1 Based on NCI CTCAE v4.03
a Includes terms dizziness, vertigo, dizziness postural, dizziness exertional, vertigo positional
b Includes terms dysgeusia, ageusia, anosmia, hypogeusia
c Includes terms neuralgia, neuropathy peripheral, peripheral sensory neuropathy, dysesthesia, peripheral motor neuropathy, polyneuropathy, paresthesia, hypoesthesia, hyperesthesia
d Includes terms ataxia, gait disturbance, balance disorder, cerebellar ataxia
e Includes terms memory impairment, disturbance in attention, cognitive disorder, confusional state, amnesia, attention deficit hyperactivity disorder, delirium, altered state of consciousness, aphasia, delusion, depressed level of consciousness, hallucination, mental status changes, neurological decompensation
f Includes terms headache, migraine, tension headache
g Includes terms dyspnea and dyspnea exertional
h Includes terms productive cough, cough, and upper-airway cough syndrome
i Includes terms fatigue and asthenia
j Includes terms generalized edema, periorbital edema, localized edema, face edema, edema peripheral, edema, eye edema, scrotal edema
k Includes terms myalgia, myositis, musculoskeletal discomfort, musculoskeletal pain
l Includes terms vision blurred, dry eye, visual impairment, visual field defect, cataract, conjunctivitis, eye pain, photophobia, photosensitivity reaction, visual acuity reduced, vitreous floaters, blepharospasm, color blindness, diplopia, eye hematoma, eye swelling, eyelid disorder, eyelid injury, eyelids pruritus, glaucoma, night blindness, ophthalmic herpes zoster

Clinically relevant adverse reactions in <10% of patients receiving repotrectinib were pyrexia (8%) and fall (2.7%).

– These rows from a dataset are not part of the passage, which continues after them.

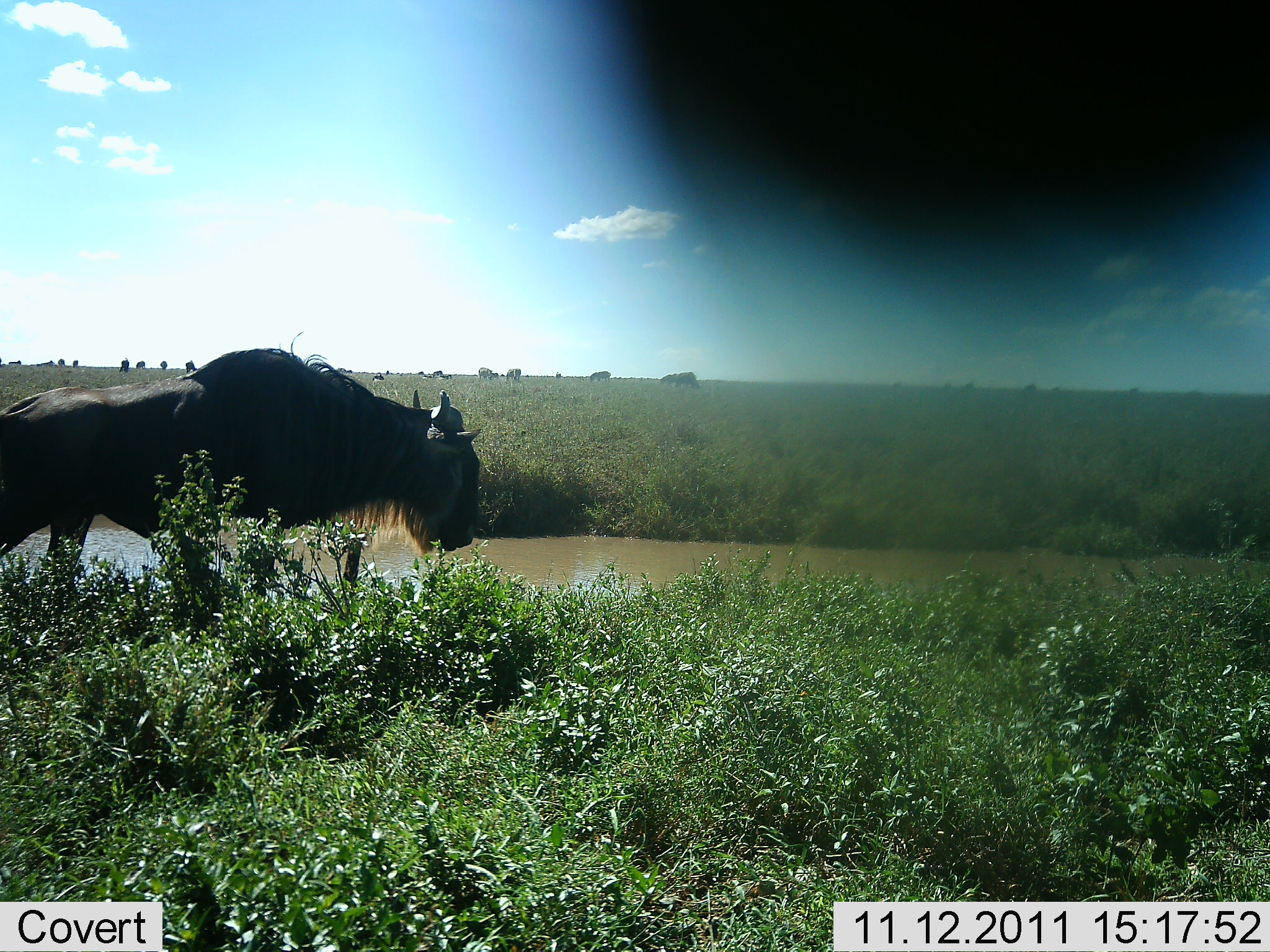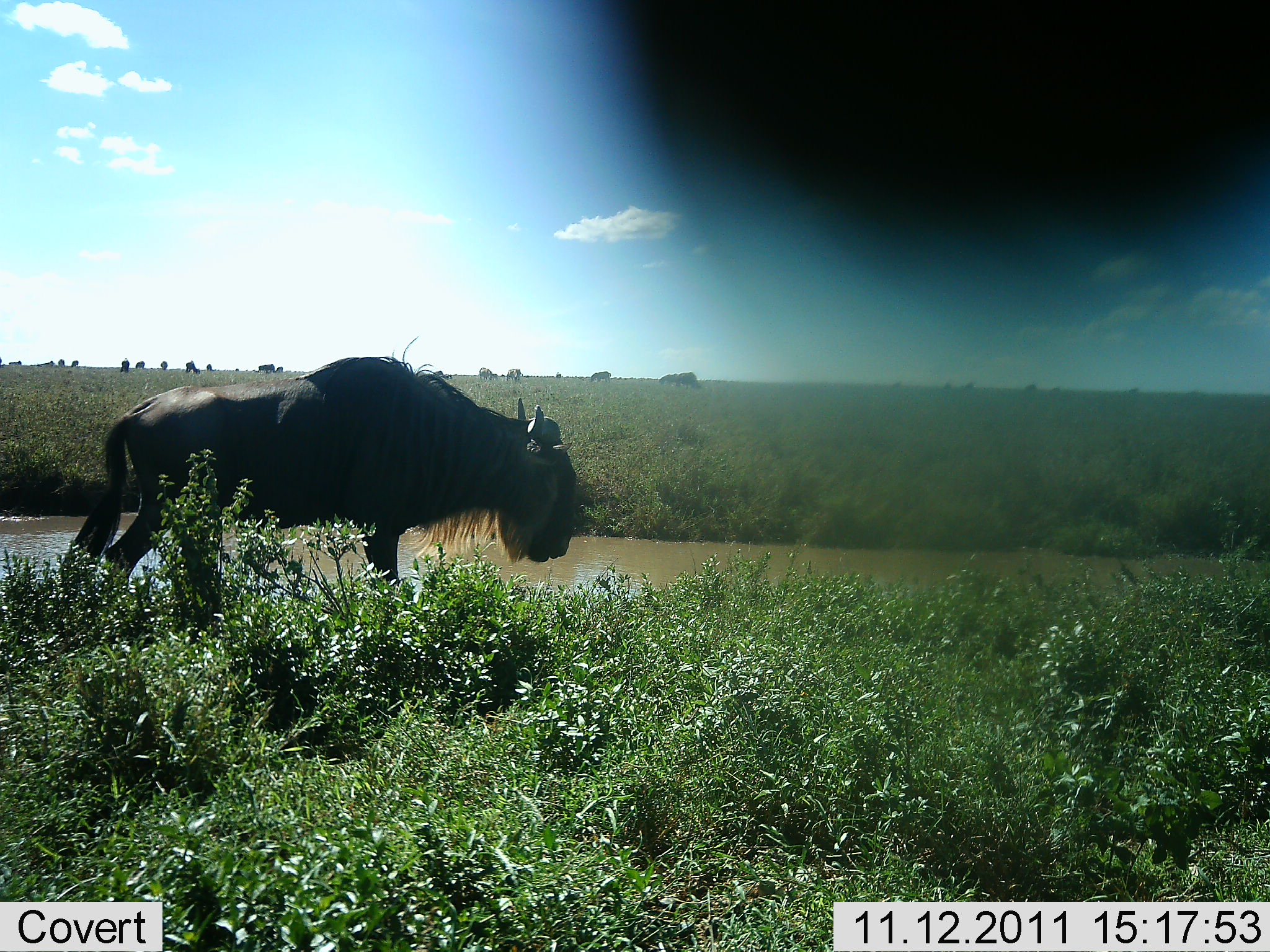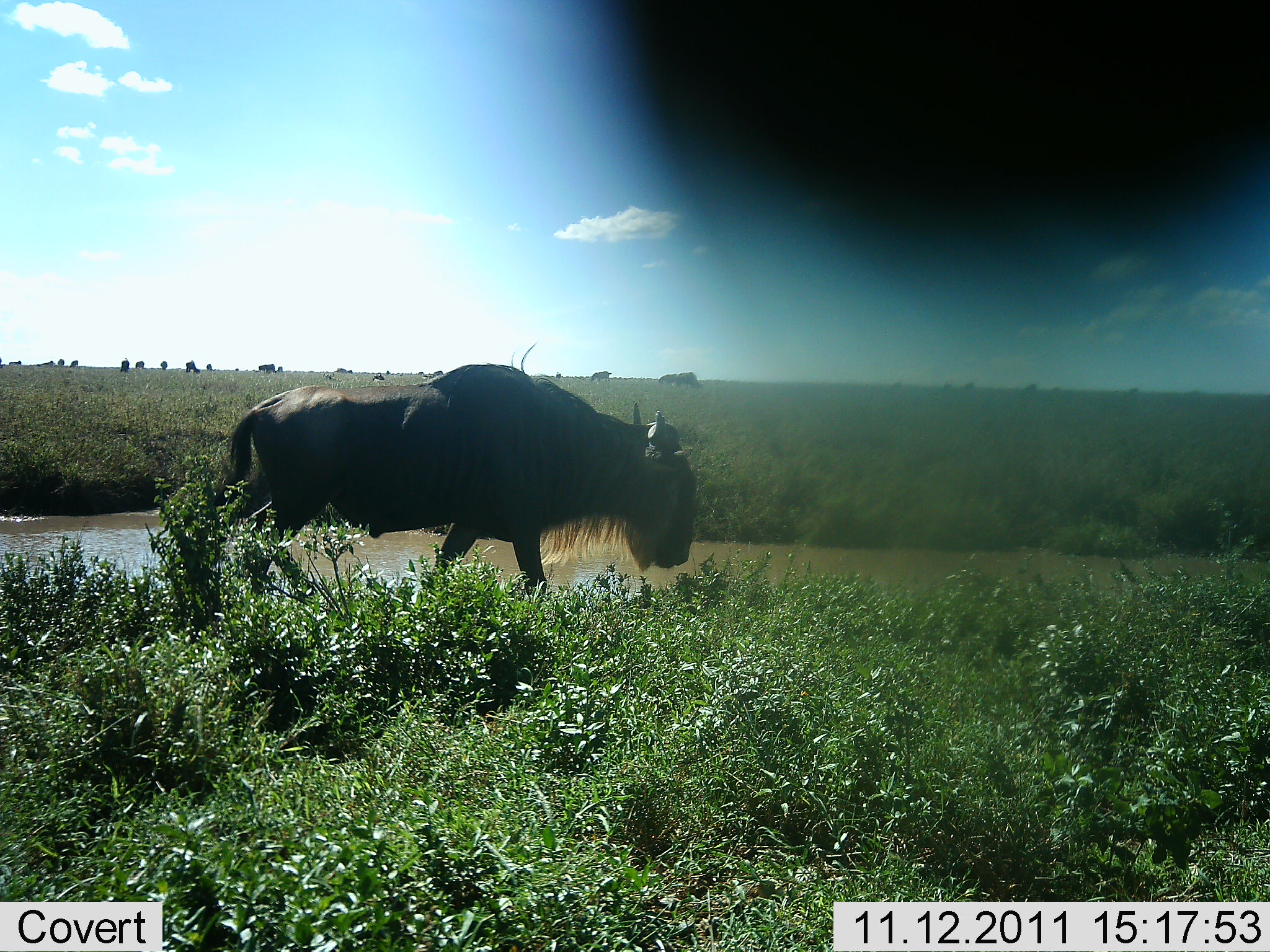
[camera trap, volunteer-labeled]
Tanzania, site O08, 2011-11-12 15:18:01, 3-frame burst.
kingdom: Animalia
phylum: Chordata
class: Mammalia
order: Artiodactyla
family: Bovidae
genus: Connochaetes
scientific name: Connochaetes taurinus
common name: blue wildebeest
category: wildebeest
Wildebeest (blue wildebeest) (Connochaetes taurinus), count 1. Behavior (volunteer vote fractions): standing 19%, resting 0%, moving 88%, interacting 0%. Young present (vote fraction): 0%. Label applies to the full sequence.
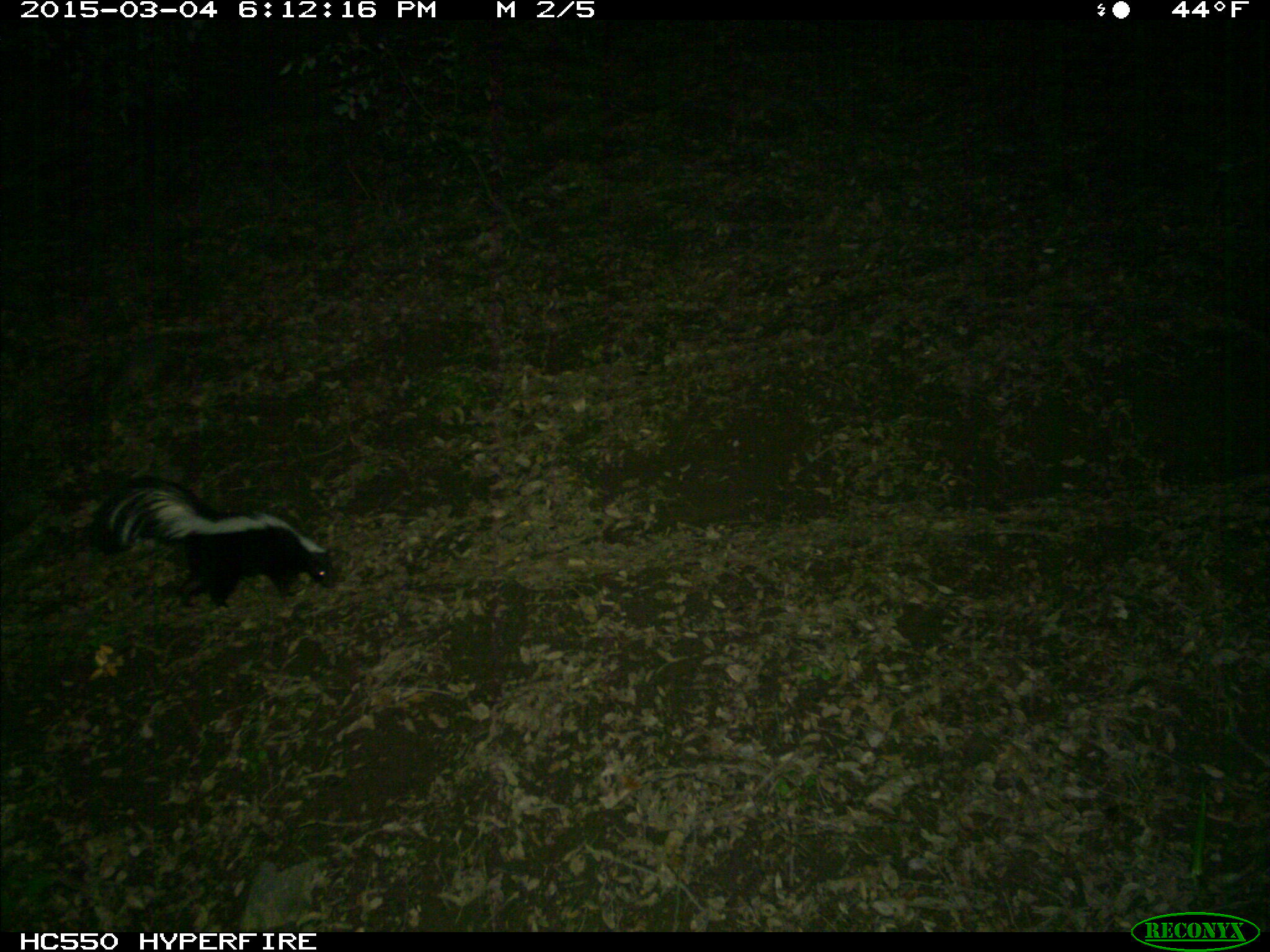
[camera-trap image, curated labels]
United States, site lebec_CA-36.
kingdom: Animalia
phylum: Chordata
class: Mammalia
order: Carnivora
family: Mephitidae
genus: Mephitis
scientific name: Mephitis mephitis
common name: striped skunk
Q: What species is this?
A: Mephitis mephitis (striped skunk).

Table 2 summarizes the laboratory abnormalities.

Table 2. Select Laboratory Abnormalities (≥20%) That Worsened from Baseline in Patients with ROS1-positive NSCLC Who Received repotrectinib in TRIDENT-1:

Laboratory Abnormality1 Repotrectinib2
N=264
All Grades
(%)
Grade 3 or 4
(%)
Hematology
Decreased Hemoglobin 73 5
Decreased Lymphocytes 43 10
Decreased Leukocytes 36 4.7
Decreased Neutrophils 34 8
Increased aPTT 25 0.4
Increased INR 20 0
Chemistry
Increased Creatine Phosphokinase 57 6
Increased GGT 48 12
Increased AST 40 1.9
Increased ALT 34 3.1
Increased Sodium 29 0.4
Increased Alkaline Phosphatase 26 2.3
Increased Glucose 23 1.5
Increased Urate 21 11
Decreased Glucose 21 0.4

Abbreviations: AST: Aspartate Aminotransferase; ALT: Alanine Aminotransferase; GGT: Gamma Glutamyl Transferase; aPTT: Activated Partial Thromboplastin Time; INR: Prothrombin International Normalized Ratio
1 Based on NCI CTCAE v4.03
2 The denominator used to calculate the rate varied from 163 to 261 based on the number of patients with a baseline value and at least one post-treatment value.